En las tertulias que tenía con los soldados, les oí algunas veces murmurar alegremente de los sargentos. De unos decían que eran crueles, de otros que eran ladrones y que se aprovechaban de su dinero comprando camisas, zapatos, etc., a un precio y cargándoselos a ellos a otro. En fin, hablaban de los pobres sargentos las tres mil leyes: Yo consideraba que tal vez serían calumnias y temeridades, pero no me atrevía a replicarles, porque como no había estado bajo el dominio de los sargentos el tiempo necesario para experimentarlos, no podía hablar con acierto en la materia.

Así pasé algunos meses hasta que llegó el día de partimos para Acapulco, como lo hicimos, conduciendo los reclutas que habían de ser embarcados para Manila.

No hubo novedad en el camino; llegamos con felicidad a la ciudad de los reyes, puerto y fortaleza de San Diego de Acapulco. No me admiraron sus reales tamarindos, ni la ciudad, que por la humildad de sus edificios, mal temperamento y pésima situación, me pareció menos que muchos pueblos de indios que había visto; pero en cambio de este disgusto, tuve la sorprendente complacencia de ver por la primera vez el mar, el castillo y los navíos, que supuse serían todos como el San Fernando Magallanes, que estaba anclado en aquella bahía. A más de esto me divertí con las morenas del país, que aunque desagradables a la vista del que sale de México, son harto familiares y obsequiosas.

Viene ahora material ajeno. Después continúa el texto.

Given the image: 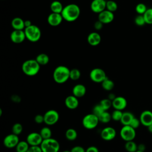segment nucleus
Listing matches in <instances>:
<instances>
[{"mask_svg": "<svg viewBox=\"0 0 152 152\" xmlns=\"http://www.w3.org/2000/svg\"><path fill=\"white\" fill-rule=\"evenodd\" d=\"M24 25H25V28H26V27H29V26H31L32 23H31L30 20H24Z\"/></svg>", "mask_w": 152, "mask_h": 152, "instance_id": "obj_49", "label": "nucleus"}, {"mask_svg": "<svg viewBox=\"0 0 152 152\" xmlns=\"http://www.w3.org/2000/svg\"><path fill=\"white\" fill-rule=\"evenodd\" d=\"M140 124H141V122H140V119H137V118L134 117L129 125L135 129L138 128L140 126Z\"/></svg>", "mask_w": 152, "mask_h": 152, "instance_id": "obj_41", "label": "nucleus"}, {"mask_svg": "<svg viewBox=\"0 0 152 152\" xmlns=\"http://www.w3.org/2000/svg\"><path fill=\"white\" fill-rule=\"evenodd\" d=\"M122 115H123V112L122 110L115 109V110H113L111 114L112 119L115 121H121Z\"/></svg>", "mask_w": 152, "mask_h": 152, "instance_id": "obj_37", "label": "nucleus"}, {"mask_svg": "<svg viewBox=\"0 0 152 152\" xmlns=\"http://www.w3.org/2000/svg\"><path fill=\"white\" fill-rule=\"evenodd\" d=\"M89 76L93 82L97 83H101L107 77L105 71L100 68H95L91 69Z\"/></svg>", "mask_w": 152, "mask_h": 152, "instance_id": "obj_8", "label": "nucleus"}, {"mask_svg": "<svg viewBox=\"0 0 152 152\" xmlns=\"http://www.w3.org/2000/svg\"><path fill=\"white\" fill-rule=\"evenodd\" d=\"M143 17L147 24L152 25V8H147L143 14Z\"/></svg>", "mask_w": 152, "mask_h": 152, "instance_id": "obj_34", "label": "nucleus"}, {"mask_svg": "<svg viewBox=\"0 0 152 152\" xmlns=\"http://www.w3.org/2000/svg\"><path fill=\"white\" fill-rule=\"evenodd\" d=\"M147 10L146 5L143 3H139L135 7V11L137 14L143 15Z\"/></svg>", "mask_w": 152, "mask_h": 152, "instance_id": "obj_38", "label": "nucleus"}, {"mask_svg": "<svg viewBox=\"0 0 152 152\" xmlns=\"http://www.w3.org/2000/svg\"><path fill=\"white\" fill-rule=\"evenodd\" d=\"M91 10L96 13L99 14L106 7V1L105 0H93L90 5Z\"/></svg>", "mask_w": 152, "mask_h": 152, "instance_id": "obj_14", "label": "nucleus"}, {"mask_svg": "<svg viewBox=\"0 0 152 152\" xmlns=\"http://www.w3.org/2000/svg\"><path fill=\"white\" fill-rule=\"evenodd\" d=\"M140 120L143 126L148 127L152 124V112L149 110L142 111L140 114Z\"/></svg>", "mask_w": 152, "mask_h": 152, "instance_id": "obj_16", "label": "nucleus"}, {"mask_svg": "<svg viewBox=\"0 0 152 152\" xmlns=\"http://www.w3.org/2000/svg\"><path fill=\"white\" fill-rule=\"evenodd\" d=\"M134 117L133 113L131 112H124L120 122L123 125H129Z\"/></svg>", "mask_w": 152, "mask_h": 152, "instance_id": "obj_23", "label": "nucleus"}, {"mask_svg": "<svg viewBox=\"0 0 152 152\" xmlns=\"http://www.w3.org/2000/svg\"><path fill=\"white\" fill-rule=\"evenodd\" d=\"M11 26L14 30H24L25 28L24 21L20 17L14 18L11 21Z\"/></svg>", "mask_w": 152, "mask_h": 152, "instance_id": "obj_22", "label": "nucleus"}, {"mask_svg": "<svg viewBox=\"0 0 152 152\" xmlns=\"http://www.w3.org/2000/svg\"><path fill=\"white\" fill-rule=\"evenodd\" d=\"M62 152H71V151H62Z\"/></svg>", "mask_w": 152, "mask_h": 152, "instance_id": "obj_54", "label": "nucleus"}, {"mask_svg": "<svg viewBox=\"0 0 152 152\" xmlns=\"http://www.w3.org/2000/svg\"><path fill=\"white\" fill-rule=\"evenodd\" d=\"M40 146L43 152H58L60 148L58 140L52 137L43 140Z\"/></svg>", "mask_w": 152, "mask_h": 152, "instance_id": "obj_4", "label": "nucleus"}, {"mask_svg": "<svg viewBox=\"0 0 152 152\" xmlns=\"http://www.w3.org/2000/svg\"><path fill=\"white\" fill-rule=\"evenodd\" d=\"M106 10L113 12L115 11H116L118 9V5L116 3V2L112 1V0H109L106 1Z\"/></svg>", "mask_w": 152, "mask_h": 152, "instance_id": "obj_35", "label": "nucleus"}, {"mask_svg": "<svg viewBox=\"0 0 152 152\" xmlns=\"http://www.w3.org/2000/svg\"><path fill=\"white\" fill-rule=\"evenodd\" d=\"M80 7L75 4H70L64 7L61 12L63 19L68 22L75 21L80 16Z\"/></svg>", "mask_w": 152, "mask_h": 152, "instance_id": "obj_1", "label": "nucleus"}, {"mask_svg": "<svg viewBox=\"0 0 152 152\" xmlns=\"http://www.w3.org/2000/svg\"><path fill=\"white\" fill-rule=\"evenodd\" d=\"M87 42L91 46H96L100 44L101 42V36L97 32L90 33L87 37Z\"/></svg>", "mask_w": 152, "mask_h": 152, "instance_id": "obj_21", "label": "nucleus"}, {"mask_svg": "<svg viewBox=\"0 0 152 152\" xmlns=\"http://www.w3.org/2000/svg\"><path fill=\"white\" fill-rule=\"evenodd\" d=\"M70 69L64 65L56 66L53 72V78L58 84H63L69 79Z\"/></svg>", "mask_w": 152, "mask_h": 152, "instance_id": "obj_2", "label": "nucleus"}, {"mask_svg": "<svg viewBox=\"0 0 152 152\" xmlns=\"http://www.w3.org/2000/svg\"><path fill=\"white\" fill-rule=\"evenodd\" d=\"M145 149V146L144 144H140L139 145H138V150L144 151Z\"/></svg>", "mask_w": 152, "mask_h": 152, "instance_id": "obj_48", "label": "nucleus"}, {"mask_svg": "<svg viewBox=\"0 0 152 152\" xmlns=\"http://www.w3.org/2000/svg\"><path fill=\"white\" fill-rule=\"evenodd\" d=\"M127 106V100L122 96H116L112 100V107L116 110H122Z\"/></svg>", "mask_w": 152, "mask_h": 152, "instance_id": "obj_17", "label": "nucleus"}, {"mask_svg": "<svg viewBox=\"0 0 152 152\" xmlns=\"http://www.w3.org/2000/svg\"><path fill=\"white\" fill-rule=\"evenodd\" d=\"M44 116V123L48 125H53L58 122L59 115L58 111L50 109L45 112L43 115Z\"/></svg>", "mask_w": 152, "mask_h": 152, "instance_id": "obj_9", "label": "nucleus"}, {"mask_svg": "<svg viewBox=\"0 0 152 152\" xmlns=\"http://www.w3.org/2000/svg\"><path fill=\"white\" fill-rule=\"evenodd\" d=\"M20 141L18 135L13 133L8 134L5 137L3 140L4 145L8 148H12L17 146Z\"/></svg>", "mask_w": 152, "mask_h": 152, "instance_id": "obj_10", "label": "nucleus"}, {"mask_svg": "<svg viewBox=\"0 0 152 152\" xmlns=\"http://www.w3.org/2000/svg\"><path fill=\"white\" fill-rule=\"evenodd\" d=\"M23 129V126L20 123H15L12 125V133L18 135L22 132Z\"/></svg>", "mask_w": 152, "mask_h": 152, "instance_id": "obj_36", "label": "nucleus"}, {"mask_svg": "<svg viewBox=\"0 0 152 152\" xmlns=\"http://www.w3.org/2000/svg\"><path fill=\"white\" fill-rule=\"evenodd\" d=\"M11 100L12 102H15V103H20L21 102V97L16 94H14L11 96Z\"/></svg>", "mask_w": 152, "mask_h": 152, "instance_id": "obj_47", "label": "nucleus"}, {"mask_svg": "<svg viewBox=\"0 0 152 152\" xmlns=\"http://www.w3.org/2000/svg\"><path fill=\"white\" fill-rule=\"evenodd\" d=\"M43 139L40 133L33 132L27 135L26 141L30 145H40Z\"/></svg>", "mask_w": 152, "mask_h": 152, "instance_id": "obj_11", "label": "nucleus"}, {"mask_svg": "<svg viewBox=\"0 0 152 152\" xmlns=\"http://www.w3.org/2000/svg\"><path fill=\"white\" fill-rule=\"evenodd\" d=\"M35 59L40 64V65H46L49 62V56L47 54L43 53L39 54L36 56Z\"/></svg>", "mask_w": 152, "mask_h": 152, "instance_id": "obj_25", "label": "nucleus"}, {"mask_svg": "<svg viewBox=\"0 0 152 152\" xmlns=\"http://www.w3.org/2000/svg\"><path fill=\"white\" fill-rule=\"evenodd\" d=\"M63 17L61 14L52 12L48 17V22L51 26H59L63 20Z\"/></svg>", "mask_w": 152, "mask_h": 152, "instance_id": "obj_18", "label": "nucleus"}, {"mask_svg": "<svg viewBox=\"0 0 152 152\" xmlns=\"http://www.w3.org/2000/svg\"><path fill=\"white\" fill-rule=\"evenodd\" d=\"M65 106L71 110L75 109L78 107L79 104V102L78 98L75 96L69 95L65 99Z\"/></svg>", "mask_w": 152, "mask_h": 152, "instance_id": "obj_19", "label": "nucleus"}, {"mask_svg": "<svg viewBox=\"0 0 152 152\" xmlns=\"http://www.w3.org/2000/svg\"><path fill=\"white\" fill-rule=\"evenodd\" d=\"M114 19V14L112 12L104 10L100 12L98 15V20L103 24H109L111 23Z\"/></svg>", "mask_w": 152, "mask_h": 152, "instance_id": "obj_15", "label": "nucleus"}, {"mask_svg": "<svg viewBox=\"0 0 152 152\" xmlns=\"http://www.w3.org/2000/svg\"><path fill=\"white\" fill-rule=\"evenodd\" d=\"M116 135V130L111 126L105 127L100 132V137L104 141H111L115 138Z\"/></svg>", "mask_w": 152, "mask_h": 152, "instance_id": "obj_12", "label": "nucleus"}, {"mask_svg": "<svg viewBox=\"0 0 152 152\" xmlns=\"http://www.w3.org/2000/svg\"><path fill=\"white\" fill-rule=\"evenodd\" d=\"M99 104L105 111H107L112 106V101L109 99H103L100 100Z\"/></svg>", "mask_w": 152, "mask_h": 152, "instance_id": "obj_33", "label": "nucleus"}, {"mask_svg": "<svg viewBox=\"0 0 152 152\" xmlns=\"http://www.w3.org/2000/svg\"><path fill=\"white\" fill-rule=\"evenodd\" d=\"M135 152H144V151H140V150H137Z\"/></svg>", "mask_w": 152, "mask_h": 152, "instance_id": "obj_53", "label": "nucleus"}, {"mask_svg": "<svg viewBox=\"0 0 152 152\" xmlns=\"http://www.w3.org/2000/svg\"><path fill=\"white\" fill-rule=\"evenodd\" d=\"M134 22L135 24L138 26H143L146 24L143 15L141 14H138L137 16H136L134 20Z\"/></svg>", "mask_w": 152, "mask_h": 152, "instance_id": "obj_39", "label": "nucleus"}, {"mask_svg": "<svg viewBox=\"0 0 152 152\" xmlns=\"http://www.w3.org/2000/svg\"><path fill=\"white\" fill-rule=\"evenodd\" d=\"M103 23H102L101 21H100L99 20H97V21H96L94 23V28L97 30H101L103 27Z\"/></svg>", "mask_w": 152, "mask_h": 152, "instance_id": "obj_45", "label": "nucleus"}, {"mask_svg": "<svg viewBox=\"0 0 152 152\" xmlns=\"http://www.w3.org/2000/svg\"><path fill=\"white\" fill-rule=\"evenodd\" d=\"M40 68V64L36 59H28L25 61L21 66L22 71L27 76H34L37 75Z\"/></svg>", "mask_w": 152, "mask_h": 152, "instance_id": "obj_3", "label": "nucleus"}, {"mask_svg": "<svg viewBox=\"0 0 152 152\" xmlns=\"http://www.w3.org/2000/svg\"><path fill=\"white\" fill-rule=\"evenodd\" d=\"M98 118L99 121L103 124H107L112 119L111 114L107 111H104Z\"/></svg>", "mask_w": 152, "mask_h": 152, "instance_id": "obj_30", "label": "nucleus"}, {"mask_svg": "<svg viewBox=\"0 0 152 152\" xmlns=\"http://www.w3.org/2000/svg\"><path fill=\"white\" fill-rule=\"evenodd\" d=\"M26 39L31 42H37L41 37V31L39 27L32 24L24 30Z\"/></svg>", "mask_w": 152, "mask_h": 152, "instance_id": "obj_5", "label": "nucleus"}, {"mask_svg": "<svg viewBox=\"0 0 152 152\" xmlns=\"http://www.w3.org/2000/svg\"><path fill=\"white\" fill-rule=\"evenodd\" d=\"M120 136L125 141H132L136 136L135 129L129 125H123L120 131Z\"/></svg>", "mask_w": 152, "mask_h": 152, "instance_id": "obj_7", "label": "nucleus"}, {"mask_svg": "<svg viewBox=\"0 0 152 152\" xmlns=\"http://www.w3.org/2000/svg\"><path fill=\"white\" fill-rule=\"evenodd\" d=\"M93 113L96 115L97 117H99L104 111H105L103 107L101 106V105L99 103L96 105H95L93 108Z\"/></svg>", "mask_w": 152, "mask_h": 152, "instance_id": "obj_40", "label": "nucleus"}, {"mask_svg": "<svg viewBox=\"0 0 152 152\" xmlns=\"http://www.w3.org/2000/svg\"><path fill=\"white\" fill-rule=\"evenodd\" d=\"M71 152H86V150L80 145H75L71 149Z\"/></svg>", "mask_w": 152, "mask_h": 152, "instance_id": "obj_44", "label": "nucleus"}, {"mask_svg": "<svg viewBox=\"0 0 152 152\" xmlns=\"http://www.w3.org/2000/svg\"><path fill=\"white\" fill-rule=\"evenodd\" d=\"M30 145L27 141H20L15 147L17 152H27Z\"/></svg>", "mask_w": 152, "mask_h": 152, "instance_id": "obj_27", "label": "nucleus"}, {"mask_svg": "<svg viewBox=\"0 0 152 152\" xmlns=\"http://www.w3.org/2000/svg\"><path fill=\"white\" fill-rule=\"evenodd\" d=\"M99 122V118L91 113L87 114L83 117L82 120V125L86 129H93L97 126Z\"/></svg>", "mask_w": 152, "mask_h": 152, "instance_id": "obj_6", "label": "nucleus"}, {"mask_svg": "<svg viewBox=\"0 0 152 152\" xmlns=\"http://www.w3.org/2000/svg\"><path fill=\"white\" fill-rule=\"evenodd\" d=\"M39 133L41 135V136L43 140L50 138L52 137V131L48 126L43 127L40 129V131Z\"/></svg>", "mask_w": 152, "mask_h": 152, "instance_id": "obj_31", "label": "nucleus"}, {"mask_svg": "<svg viewBox=\"0 0 152 152\" xmlns=\"http://www.w3.org/2000/svg\"><path fill=\"white\" fill-rule=\"evenodd\" d=\"M77 132L74 128H69L65 132V137L69 141H74L77 138Z\"/></svg>", "mask_w": 152, "mask_h": 152, "instance_id": "obj_28", "label": "nucleus"}, {"mask_svg": "<svg viewBox=\"0 0 152 152\" xmlns=\"http://www.w3.org/2000/svg\"><path fill=\"white\" fill-rule=\"evenodd\" d=\"M34 121L38 124H42L43 122H44V116L41 114L36 115L34 117Z\"/></svg>", "mask_w": 152, "mask_h": 152, "instance_id": "obj_43", "label": "nucleus"}, {"mask_svg": "<svg viewBox=\"0 0 152 152\" xmlns=\"http://www.w3.org/2000/svg\"><path fill=\"white\" fill-rule=\"evenodd\" d=\"M116 96L114 94H113V93H110V94H109V95H108V99H109L110 100H111L112 101L116 97Z\"/></svg>", "mask_w": 152, "mask_h": 152, "instance_id": "obj_50", "label": "nucleus"}, {"mask_svg": "<svg viewBox=\"0 0 152 152\" xmlns=\"http://www.w3.org/2000/svg\"><path fill=\"white\" fill-rule=\"evenodd\" d=\"M148 129L149 131V132H150L151 133H152V124H151L150 126H148Z\"/></svg>", "mask_w": 152, "mask_h": 152, "instance_id": "obj_51", "label": "nucleus"}, {"mask_svg": "<svg viewBox=\"0 0 152 152\" xmlns=\"http://www.w3.org/2000/svg\"><path fill=\"white\" fill-rule=\"evenodd\" d=\"M72 92V94L77 98L82 97L86 93V87L82 84H77L73 87Z\"/></svg>", "mask_w": 152, "mask_h": 152, "instance_id": "obj_20", "label": "nucleus"}, {"mask_svg": "<svg viewBox=\"0 0 152 152\" xmlns=\"http://www.w3.org/2000/svg\"><path fill=\"white\" fill-rule=\"evenodd\" d=\"M50 8L52 12L61 14L64 9V7L61 2L58 1H54L51 3Z\"/></svg>", "mask_w": 152, "mask_h": 152, "instance_id": "obj_24", "label": "nucleus"}, {"mask_svg": "<svg viewBox=\"0 0 152 152\" xmlns=\"http://www.w3.org/2000/svg\"><path fill=\"white\" fill-rule=\"evenodd\" d=\"M125 148L128 152H135L138 150V145L133 140L126 141Z\"/></svg>", "mask_w": 152, "mask_h": 152, "instance_id": "obj_29", "label": "nucleus"}, {"mask_svg": "<svg viewBox=\"0 0 152 152\" xmlns=\"http://www.w3.org/2000/svg\"><path fill=\"white\" fill-rule=\"evenodd\" d=\"M86 152H99V149L97 148V147H96V146L94 145H91L88 147L86 150Z\"/></svg>", "mask_w": 152, "mask_h": 152, "instance_id": "obj_46", "label": "nucleus"}, {"mask_svg": "<svg viewBox=\"0 0 152 152\" xmlns=\"http://www.w3.org/2000/svg\"><path fill=\"white\" fill-rule=\"evenodd\" d=\"M101 84L102 88L106 91H110L113 90L115 87L114 82L108 77H107L103 82H102Z\"/></svg>", "mask_w": 152, "mask_h": 152, "instance_id": "obj_26", "label": "nucleus"}, {"mask_svg": "<svg viewBox=\"0 0 152 152\" xmlns=\"http://www.w3.org/2000/svg\"><path fill=\"white\" fill-rule=\"evenodd\" d=\"M2 110L1 108H0V116H2Z\"/></svg>", "mask_w": 152, "mask_h": 152, "instance_id": "obj_52", "label": "nucleus"}, {"mask_svg": "<svg viewBox=\"0 0 152 152\" xmlns=\"http://www.w3.org/2000/svg\"><path fill=\"white\" fill-rule=\"evenodd\" d=\"M10 38L13 43L18 44L22 43L26 39V37L24 30H14L11 33Z\"/></svg>", "mask_w": 152, "mask_h": 152, "instance_id": "obj_13", "label": "nucleus"}, {"mask_svg": "<svg viewBox=\"0 0 152 152\" xmlns=\"http://www.w3.org/2000/svg\"><path fill=\"white\" fill-rule=\"evenodd\" d=\"M151 30H152V25H151Z\"/></svg>", "mask_w": 152, "mask_h": 152, "instance_id": "obj_55", "label": "nucleus"}, {"mask_svg": "<svg viewBox=\"0 0 152 152\" xmlns=\"http://www.w3.org/2000/svg\"><path fill=\"white\" fill-rule=\"evenodd\" d=\"M81 71L77 68H72L70 69V75L69 78L72 80L76 81L80 79L81 77Z\"/></svg>", "mask_w": 152, "mask_h": 152, "instance_id": "obj_32", "label": "nucleus"}, {"mask_svg": "<svg viewBox=\"0 0 152 152\" xmlns=\"http://www.w3.org/2000/svg\"><path fill=\"white\" fill-rule=\"evenodd\" d=\"M27 152H43L40 145H30Z\"/></svg>", "mask_w": 152, "mask_h": 152, "instance_id": "obj_42", "label": "nucleus"}]
</instances>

También regalé mi paladar con el pescado fresco, que lo hay muy bueno y en abundancia, y así con estas bagatelas entretuve las incomodidades que sufría con el calor y la poca sociedad, pues no tenía muchos amigos. A más de esto, la privación de las diversiones de esta ciudad y el temor de la navegación, que me urgía bastante, como urge al que jamás se ha embarcado y tiene que fiar su vida a la furia de los vientos y a la ninguna firmeza de las aguas no dejaba de mortificarme algunas veces.

Llegó el día en que nos habíamos de dar a la vela. Se entregaron al capitán los forzados, nos embarcamos, se levantaron las anclas, cortaron los cables, y con el buen viaje gritado por los amigos y curiosos que estaban en el muelle, fuimos saliendo de la bocana a la ancha mar.

Desde este primer día nos pronosticó el cielo una feliz navegación, pues a poco de habernos alejado del puerto se levantó un viento favorable que, llenando las velas que se habían desplegado enteramente, nos hacía volar a mi entender con la mayor serenidad, pues a las cuatro horas de navegación ya no veía yo, ni con anteojos, las que llaman Tetas de Coyuca; que son los cerros más elevados del Sur, y la primera tierra que se descubre desde el mar.

Esto algo me entristeció, como que sabía lo largo de la navegación que me esperaba. Tampoco dejé de marearme y padecer mis náuseas y dolor de cabeza como bisoño en semejantes caminos; pero pasada esta tormenta, continué mi viaje alegremente.